(Entries from a data collection)
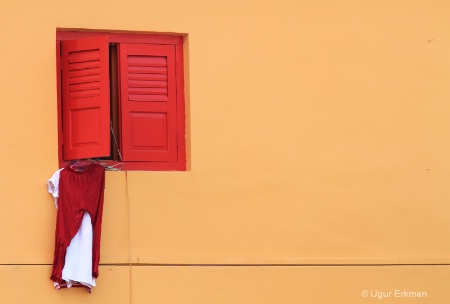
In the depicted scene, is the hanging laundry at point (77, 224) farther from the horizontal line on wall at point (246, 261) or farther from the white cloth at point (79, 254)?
the horizontal line on wall at point (246, 261)

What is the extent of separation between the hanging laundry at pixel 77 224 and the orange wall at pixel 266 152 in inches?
4.2

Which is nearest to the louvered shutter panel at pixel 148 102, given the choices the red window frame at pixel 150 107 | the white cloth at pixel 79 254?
the red window frame at pixel 150 107

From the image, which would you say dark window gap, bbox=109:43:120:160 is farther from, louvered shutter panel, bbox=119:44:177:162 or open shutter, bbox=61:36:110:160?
open shutter, bbox=61:36:110:160

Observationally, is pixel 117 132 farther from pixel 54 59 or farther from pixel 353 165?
pixel 353 165

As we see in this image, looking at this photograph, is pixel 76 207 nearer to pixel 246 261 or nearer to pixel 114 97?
pixel 114 97

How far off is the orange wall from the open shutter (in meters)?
0.16

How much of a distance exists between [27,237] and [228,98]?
1.88 m

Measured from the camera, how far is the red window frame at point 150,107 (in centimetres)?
936

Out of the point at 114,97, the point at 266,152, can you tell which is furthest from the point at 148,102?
the point at 266,152

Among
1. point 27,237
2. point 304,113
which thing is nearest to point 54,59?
point 27,237

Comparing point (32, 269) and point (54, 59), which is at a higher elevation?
point (54, 59)

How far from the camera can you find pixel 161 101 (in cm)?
951

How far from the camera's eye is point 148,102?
31.1ft

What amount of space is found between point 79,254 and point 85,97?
1186 mm
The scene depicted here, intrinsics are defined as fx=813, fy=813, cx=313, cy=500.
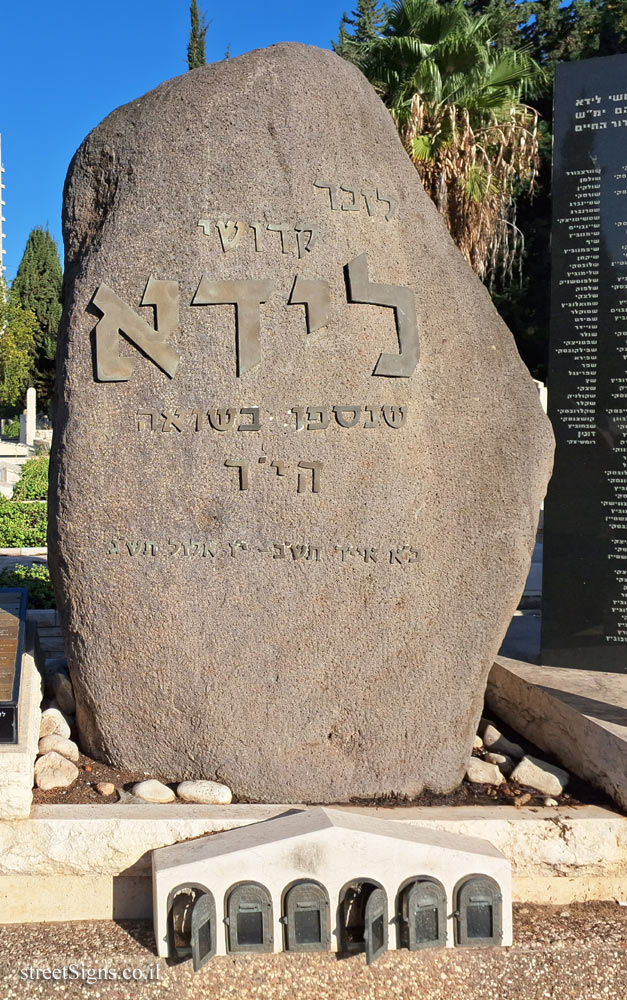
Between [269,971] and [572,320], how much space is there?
303 centimetres

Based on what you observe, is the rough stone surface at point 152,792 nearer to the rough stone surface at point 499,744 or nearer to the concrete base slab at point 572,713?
the rough stone surface at point 499,744

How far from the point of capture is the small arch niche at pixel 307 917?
236cm

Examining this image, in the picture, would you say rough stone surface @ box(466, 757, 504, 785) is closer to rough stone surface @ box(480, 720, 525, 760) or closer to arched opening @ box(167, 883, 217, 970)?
rough stone surface @ box(480, 720, 525, 760)

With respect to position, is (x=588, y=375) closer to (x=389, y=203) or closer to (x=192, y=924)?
(x=389, y=203)

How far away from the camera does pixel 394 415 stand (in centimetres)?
297

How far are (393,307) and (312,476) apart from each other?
0.70 m

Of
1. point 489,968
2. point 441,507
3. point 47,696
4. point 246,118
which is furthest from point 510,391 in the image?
point 47,696

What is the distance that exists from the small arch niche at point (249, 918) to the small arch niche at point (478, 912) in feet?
1.84

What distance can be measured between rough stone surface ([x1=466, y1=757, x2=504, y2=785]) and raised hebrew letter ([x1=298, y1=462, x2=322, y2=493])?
4.07 feet

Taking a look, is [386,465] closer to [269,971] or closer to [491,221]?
[269,971]

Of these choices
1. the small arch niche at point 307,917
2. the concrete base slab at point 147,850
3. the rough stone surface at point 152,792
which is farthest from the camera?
the rough stone surface at point 152,792

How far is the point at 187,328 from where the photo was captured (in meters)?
2.95

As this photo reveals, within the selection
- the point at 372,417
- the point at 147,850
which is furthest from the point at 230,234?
the point at 147,850

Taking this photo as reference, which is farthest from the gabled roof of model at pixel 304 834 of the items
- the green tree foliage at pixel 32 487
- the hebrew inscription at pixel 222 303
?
the green tree foliage at pixel 32 487
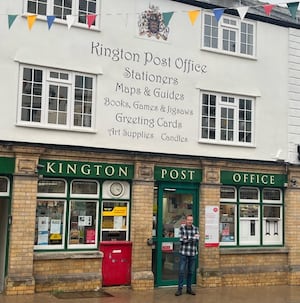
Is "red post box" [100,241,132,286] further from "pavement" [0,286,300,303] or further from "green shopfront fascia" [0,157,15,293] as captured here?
"green shopfront fascia" [0,157,15,293]

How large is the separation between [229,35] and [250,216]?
190 inches

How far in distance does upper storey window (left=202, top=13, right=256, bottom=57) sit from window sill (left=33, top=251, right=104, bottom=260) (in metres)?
5.89

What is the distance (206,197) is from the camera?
13.0 metres

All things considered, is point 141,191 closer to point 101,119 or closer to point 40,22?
point 101,119

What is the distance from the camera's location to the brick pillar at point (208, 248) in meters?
12.8

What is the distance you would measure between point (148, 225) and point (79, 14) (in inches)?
204

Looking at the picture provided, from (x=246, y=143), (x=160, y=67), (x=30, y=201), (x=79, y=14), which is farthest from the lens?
(x=246, y=143)

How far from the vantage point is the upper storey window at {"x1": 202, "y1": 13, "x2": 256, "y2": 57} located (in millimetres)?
13469

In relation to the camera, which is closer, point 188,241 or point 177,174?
point 188,241

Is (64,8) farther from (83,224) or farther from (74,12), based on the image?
(83,224)

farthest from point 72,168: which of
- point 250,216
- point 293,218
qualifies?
point 293,218

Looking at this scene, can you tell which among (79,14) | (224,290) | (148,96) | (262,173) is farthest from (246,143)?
(79,14)

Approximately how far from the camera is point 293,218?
14.0 meters

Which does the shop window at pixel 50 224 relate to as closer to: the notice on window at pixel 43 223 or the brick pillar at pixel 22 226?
the notice on window at pixel 43 223
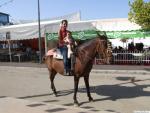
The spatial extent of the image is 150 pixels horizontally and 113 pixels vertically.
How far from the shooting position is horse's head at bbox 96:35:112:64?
11.0 metres

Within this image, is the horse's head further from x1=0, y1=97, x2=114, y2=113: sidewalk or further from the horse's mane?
x1=0, y1=97, x2=114, y2=113: sidewalk

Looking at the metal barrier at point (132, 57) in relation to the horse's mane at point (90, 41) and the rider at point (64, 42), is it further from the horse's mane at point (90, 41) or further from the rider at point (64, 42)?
the horse's mane at point (90, 41)

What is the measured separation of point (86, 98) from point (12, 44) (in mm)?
22489

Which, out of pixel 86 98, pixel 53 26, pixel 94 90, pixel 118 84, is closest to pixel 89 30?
pixel 53 26

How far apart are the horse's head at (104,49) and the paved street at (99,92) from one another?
1.36 meters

:: What the task requires ::
Retype every one of the entries above word for word, leaving out the pictures.

:: The reply ::
In the depicted scene, is the hanging laundry at point (77, 224) farther from the horizontal line on wall at point (246, 261) or farther from the white cloth at point (79, 254)?
the horizontal line on wall at point (246, 261)

What is the extent of separation between the hanging laundry at pixel 77 224 and the orange wall at pixel 266 152 in inches?
4.2

Which is nearest to the louvered shutter panel at pixel 148 102, given the choices the red window frame at pixel 150 107 | the white cloth at pixel 79 254?
the red window frame at pixel 150 107

From the image, which would you say dark window gap, bbox=109:43:120:160 is farther from, louvered shutter panel, bbox=119:44:177:162 or open shutter, bbox=61:36:110:160?
open shutter, bbox=61:36:110:160

Observationally, is pixel 117 132 farther from pixel 54 59 or farther from pixel 353 165?
pixel 353 165

As we see in this image, looking at this photograph, is pixel 76 207 nearer to pixel 246 261 or nearer to pixel 114 97?
pixel 114 97

How far off is the orange wall from the open shutter (in meters)?
0.16

How much of a distance exists between [27,237] and [228,98]?
1.88 m

Measured from the camera, how far is the red window frame at point 150,107 (in centimetres)?
936

Out of the point at 114,97, the point at 266,152, can you tell which is furthest from the point at 148,102?
the point at 266,152

Among
1. point 27,237
2. point 304,113
which thing is nearest to point 54,59?
point 27,237

Comparing point (32, 269) and point (54, 59), which is at a higher elevation?
point (54, 59)

How far from the camera can you find pixel 161 101 (in cm)?
951

How far from the camera's eye is point 148,102?
31.1ft

What amount of space is found between point 79,254 and point 85,97?
1186 mm
The scene depicted here, intrinsics are defined as fx=813, fy=813, cx=313, cy=500.
Between [269,971] and [572,320], how much space is there?
303 centimetres

Based on what you observe, is the rough stone surface at point 152,792 nearer to the rough stone surface at point 499,744 or nearer to the concrete base slab at point 572,713?
the rough stone surface at point 499,744

How far from the point of capture is the small arch niche at pixel 307 917?
236cm

Examining this image, in the picture, would you say rough stone surface @ box(466, 757, 504, 785) is closer to rough stone surface @ box(480, 720, 525, 760) or closer to arched opening @ box(167, 883, 217, 970)?
rough stone surface @ box(480, 720, 525, 760)

With respect to position, is (x=588, y=375) closer to (x=389, y=203) or closer to (x=192, y=924)?
(x=389, y=203)

How far away from the camera does pixel 394 415 stand (in centimetres)?
297

How far are (393,307) and (312,476) apart from each other?
0.70 m

Of
1. point 489,968
2. point 441,507
3. point 47,696
4. point 246,118
which is furthest from point 510,391 in the image?
point 47,696

What is the distance that exists from the small arch niche at point (249, 918) to the small arch niche at point (478, 912) in feet?
1.84

What distance can be measured between rough stone surface ([x1=466, y1=757, x2=504, y2=785]) and raised hebrew letter ([x1=298, y1=462, x2=322, y2=493])?
4.07 feet

Taking a look, is [386,465] closer to [269,971] or closer to [491,221]?
[269,971]

Of these choices
1. the small arch niche at point 307,917
2. the concrete base slab at point 147,850
3. the rough stone surface at point 152,792
which is farthest from the camera?
the rough stone surface at point 152,792

How far is the point at 187,328 from where the photo was captured (in meters)?
2.95

As this photo reveals, within the selection
- the point at 372,417
- the point at 147,850
which is furthest from the point at 230,234?
the point at 147,850

Taking this photo as reference, which is farthest from the gabled roof of model at pixel 304 834 of the items
- the green tree foliage at pixel 32 487
- the hebrew inscription at pixel 222 303
?
the green tree foliage at pixel 32 487
Is "red post box" [100,241,132,286] further from "pavement" [0,286,300,303] or further from "green shopfront fascia" [0,157,15,293] as captured here?
"green shopfront fascia" [0,157,15,293]

How large is the separation between [229,35] and [250,216]?
190 inches

How far in distance does upper storey window (left=202, top=13, right=256, bottom=57) sit from window sill (left=33, top=251, right=104, bottom=260) (in metres)?
5.89

What is the distance (206,197) is from the camera?
13.0 metres

All things considered, is point 141,191 closer to point 101,119 or closer to point 40,22?
point 101,119

What is the distance from the camera's location to the brick pillar at point (208, 248) in meters?
12.8

What is the distance you would measure between point (148, 225) and point (79, 14) (in inches)?
204

Looking at the picture provided, from (x=246, y=143), (x=160, y=67), (x=30, y=201), (x=79, y=14), which is farthest from the lens?
(x=246, y=143)

How far from the vantage point is the upper storey window at {"x1": 202, "y1": 13, "x2": 256, "y2": 57} located (in millimetres)?
13469

In relation to the camera, which is closer, point 188,241 or point 177,174?
point 188,241

Is (64,8) farther from (83,224) or farther from (74,12), based on the image?
(83,224)

farthest from point 72,168: which of
- point 250,216
- point 293,218
qualifies?
point 293,218

Looking at this scene, can you tell which among (79,14) | (224,290) | (148,96) | (262,173) is farthest from (246,143)?
(79,14)

Approximately how far from the camera is point 293,218?
14.0 meters

Which does the shop window at pixel 50 224 relate to as closer to: the notice on window at pixel 43 223 or the brick pillar at pixel 22 226?
the notice on window at pixel 43 223
The spatial extent of the image is 150 pixels horizontally and 113 pixels vertically.
How far from the shooting position is horse's head at bbox 96:35:112:64?
11.0 metres

Within this image, is the horse's head further from x1=0, y1=97, x2=114, y2=113: sidewalk or further from the horse's mane?
x1=0, y1=97, x2=114, y2=113: sidewalk

Looking at the metal barrier at point (132, 57) in relation to the horse's mane at point (90, 41) and the rider at point (64, 42), is it further from the horse's mane at point (90, 41) or further from the rider at point (64, 42)?
the horse's mane at point (90, 41)

What is the measured separation of point (86, 98) from point (12, 44) (in mm)?
22489

Which, out of pixel 86 98, pixel 53 26, pixel 94 90, pixel 118 84, is closest to pixel 89 30?
pixel 53 26

How far apart are the horse's head at (104,49) and the paved street at (99,92) from one another?
1.36 meters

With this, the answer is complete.